• **REQUIRED ACTION**: What do the lines from the one containing "Tanzania, site I04, 2015-08-30" through the end of the entries say? Quote them exactly, and only them.

════════════════════

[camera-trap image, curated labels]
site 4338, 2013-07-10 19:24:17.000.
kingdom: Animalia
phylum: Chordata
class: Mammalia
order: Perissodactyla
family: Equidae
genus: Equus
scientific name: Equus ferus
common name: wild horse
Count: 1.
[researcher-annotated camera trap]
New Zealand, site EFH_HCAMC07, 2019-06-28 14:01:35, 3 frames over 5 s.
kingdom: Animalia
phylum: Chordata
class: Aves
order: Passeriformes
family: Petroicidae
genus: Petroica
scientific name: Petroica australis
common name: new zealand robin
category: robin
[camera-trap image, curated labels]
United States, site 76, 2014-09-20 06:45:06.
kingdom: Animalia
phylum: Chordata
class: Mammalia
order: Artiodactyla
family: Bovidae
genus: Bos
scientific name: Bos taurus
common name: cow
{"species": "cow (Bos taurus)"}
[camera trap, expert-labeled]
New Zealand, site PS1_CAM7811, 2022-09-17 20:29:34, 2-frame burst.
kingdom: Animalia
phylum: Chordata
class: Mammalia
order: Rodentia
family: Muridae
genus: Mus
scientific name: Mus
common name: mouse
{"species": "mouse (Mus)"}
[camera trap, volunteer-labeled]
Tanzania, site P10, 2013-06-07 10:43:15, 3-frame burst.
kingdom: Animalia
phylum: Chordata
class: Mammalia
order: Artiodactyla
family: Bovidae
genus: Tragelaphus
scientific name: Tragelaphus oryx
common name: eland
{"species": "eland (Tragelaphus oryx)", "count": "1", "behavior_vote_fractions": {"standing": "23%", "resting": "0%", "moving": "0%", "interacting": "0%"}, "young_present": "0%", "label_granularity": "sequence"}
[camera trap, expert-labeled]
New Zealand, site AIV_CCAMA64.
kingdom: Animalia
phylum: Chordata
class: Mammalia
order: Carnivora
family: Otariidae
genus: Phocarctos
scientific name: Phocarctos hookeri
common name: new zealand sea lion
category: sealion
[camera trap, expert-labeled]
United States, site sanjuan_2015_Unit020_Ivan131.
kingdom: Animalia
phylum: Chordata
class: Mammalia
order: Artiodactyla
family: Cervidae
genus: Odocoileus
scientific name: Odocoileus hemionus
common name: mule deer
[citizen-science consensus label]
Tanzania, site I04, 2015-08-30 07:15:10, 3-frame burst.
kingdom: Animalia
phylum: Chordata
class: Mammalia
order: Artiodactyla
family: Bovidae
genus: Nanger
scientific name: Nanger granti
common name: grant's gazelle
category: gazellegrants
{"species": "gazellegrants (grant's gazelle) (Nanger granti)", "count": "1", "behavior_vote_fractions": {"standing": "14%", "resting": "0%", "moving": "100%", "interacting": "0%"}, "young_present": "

════════════════════

• **ANSWER SECTION**:
Tanzania, site I04, 2015-08-30 07:15:10, 3-frame burst.
kingdom: Animalia
phylum: Chordata
class: Mammalia
order: Artiodactyla
family: Bovidae
genus: Nanger
scientific name: Nanger granti
common name: grant's gazelle
category: gazellegrants
{"species": "gazellegrants (grant's gazelle) (Nanger granti)", "count": "1", "behavior_vote_fractions": {"standing": "14%", "resting": "0%", "moving": "100%", "interacting": "0%"}, "young_present": "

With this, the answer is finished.